» **Required work**
How long does the summer guest get to stay at the villa, according to the review of Call Me By Your Name?
----- Page -----
Erotica is the literature of desire, both unrequited and consummated. This might be a critical distinction between erotica and pornography (if one were motivated to define such a distinction): in pornography, desire is rarely unconsummated for long. By contrast, in André Aciman’s novel Call Me By Your Name, teenaged Elio suffers in the throes of unspoken, unbearable and unsatisfied desire for the entire first half of the book. The resulting erotic tension is so acute that the reader practically cries tears of relief when Elio and the object of his longing come together at last.

Every year Elio’s family spends the summer at their idyllic villa on the Italian Riviera. Every summer, they invite some promising young scholar to join them in this sun-splashed sabbatical; in return for assisting Elio’s father, a well-known professor, with his correspondence and research, the guest has six weeks to enjoy the myrtle-scented air and the gentle sea, dinner conversations on philosophy and literature, the moonlit, musical nights, the lazy and sensuous Mediterranean days.

Oliver arrives, blue shirt billowing, breezy and informal, brilliant and moody, and Elio is entranced, even obsessed, by the slightly older man. The attraction is simultaneously physical and spiritual. Elio is as captivated by Oliver’s intellect and charm as he is by the man’s lanky body. But Elio is shy beyond belief, introspective, unsure, knowing in some sense what he wants but entirely incapable of asking for it. All he can do is watch Oliver, and ache:

“Maybe it started soon after his arrival during one of those grinding lunches when he sat next to me and it finally dawned on me that, despite a light tan acquired during his brief stay in Sicily earlier that summer, the color on the palms of his hands was the same as the pale, soft skin of his soles, of his throat, of the bottom of his forearms, which hadn’t really been exposed to much sun. Almost a light pink, as glistening and smooth as the underside of a lizard’s belly. Private, chaste, unfledged, like a blush on an athlete’s face or an instance of dawn on a stormy night. It told me things about him that I never knew to ask.”
----- Data records -----
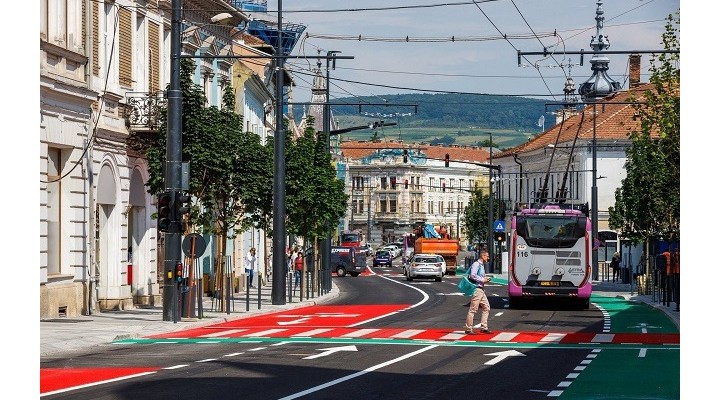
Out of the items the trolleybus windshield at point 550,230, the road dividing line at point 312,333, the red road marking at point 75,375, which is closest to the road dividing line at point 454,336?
the road dividing line at point 312,333

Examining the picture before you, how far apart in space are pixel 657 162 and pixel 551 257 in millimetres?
10766

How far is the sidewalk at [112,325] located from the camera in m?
27.4

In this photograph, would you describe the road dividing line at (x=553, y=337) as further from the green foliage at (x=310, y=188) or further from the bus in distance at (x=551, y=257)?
the green foliage at (x=310, y=188)

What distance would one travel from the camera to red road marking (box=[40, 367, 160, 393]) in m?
19.1

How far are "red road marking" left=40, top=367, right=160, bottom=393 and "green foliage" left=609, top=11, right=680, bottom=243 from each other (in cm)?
1723

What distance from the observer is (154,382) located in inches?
770

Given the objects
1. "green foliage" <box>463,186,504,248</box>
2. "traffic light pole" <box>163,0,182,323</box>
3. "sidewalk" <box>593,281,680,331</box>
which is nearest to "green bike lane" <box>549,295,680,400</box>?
"sidewalk" <box>593,281,680,331</box>

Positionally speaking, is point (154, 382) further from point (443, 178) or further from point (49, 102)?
point (443, 178)

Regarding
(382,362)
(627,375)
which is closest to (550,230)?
(382,362)

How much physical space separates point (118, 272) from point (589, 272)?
15.6 metres

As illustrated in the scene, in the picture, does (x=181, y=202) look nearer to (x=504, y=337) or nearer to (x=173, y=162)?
(x=173, y=162)

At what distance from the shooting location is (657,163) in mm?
57125

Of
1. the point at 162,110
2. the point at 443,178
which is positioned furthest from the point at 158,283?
the point at 443,178

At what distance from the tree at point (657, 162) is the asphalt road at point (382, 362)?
4609 mm
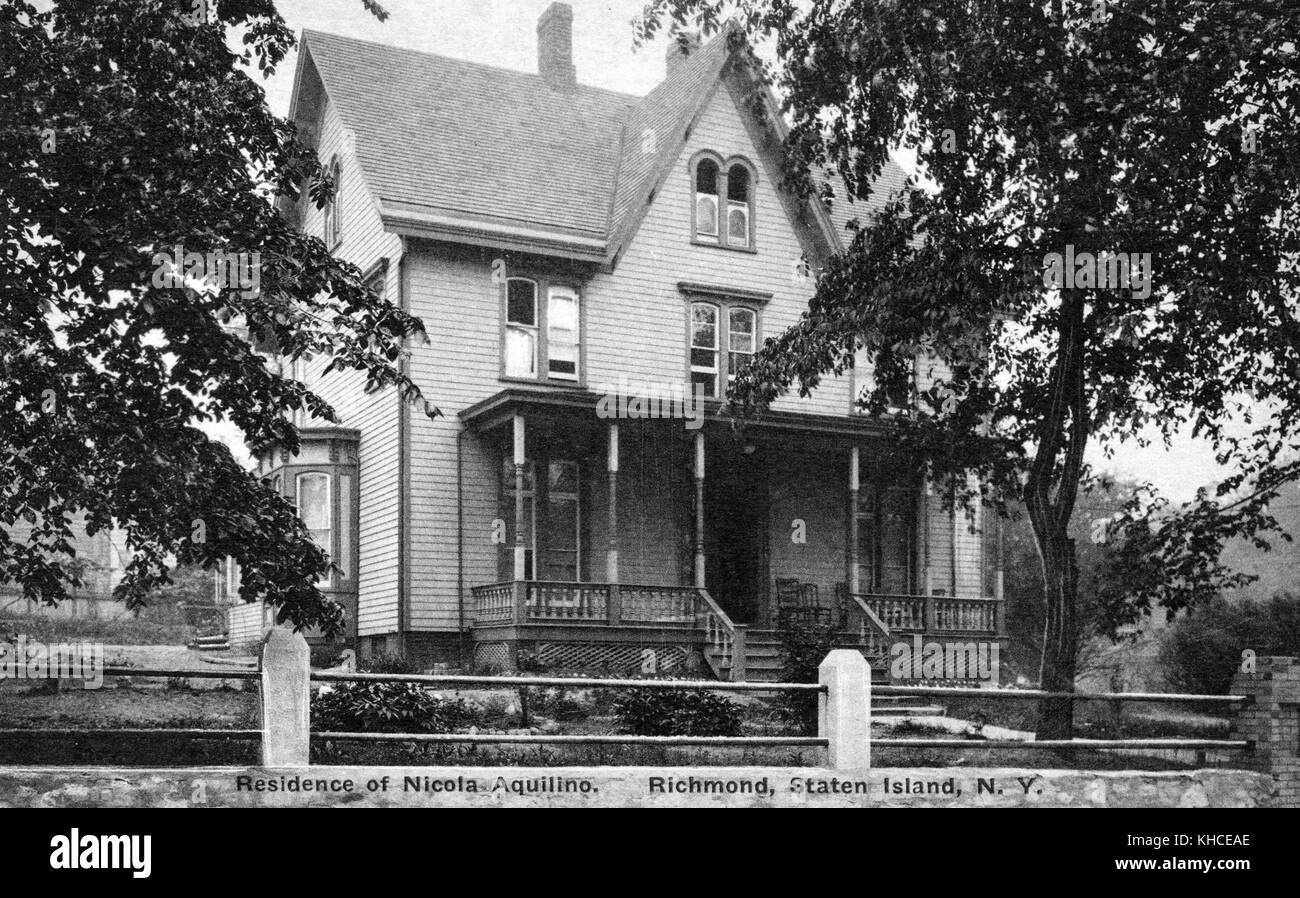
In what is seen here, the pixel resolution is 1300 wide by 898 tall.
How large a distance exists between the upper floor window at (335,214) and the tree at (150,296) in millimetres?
11185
-----
» **Output**
Six weeks.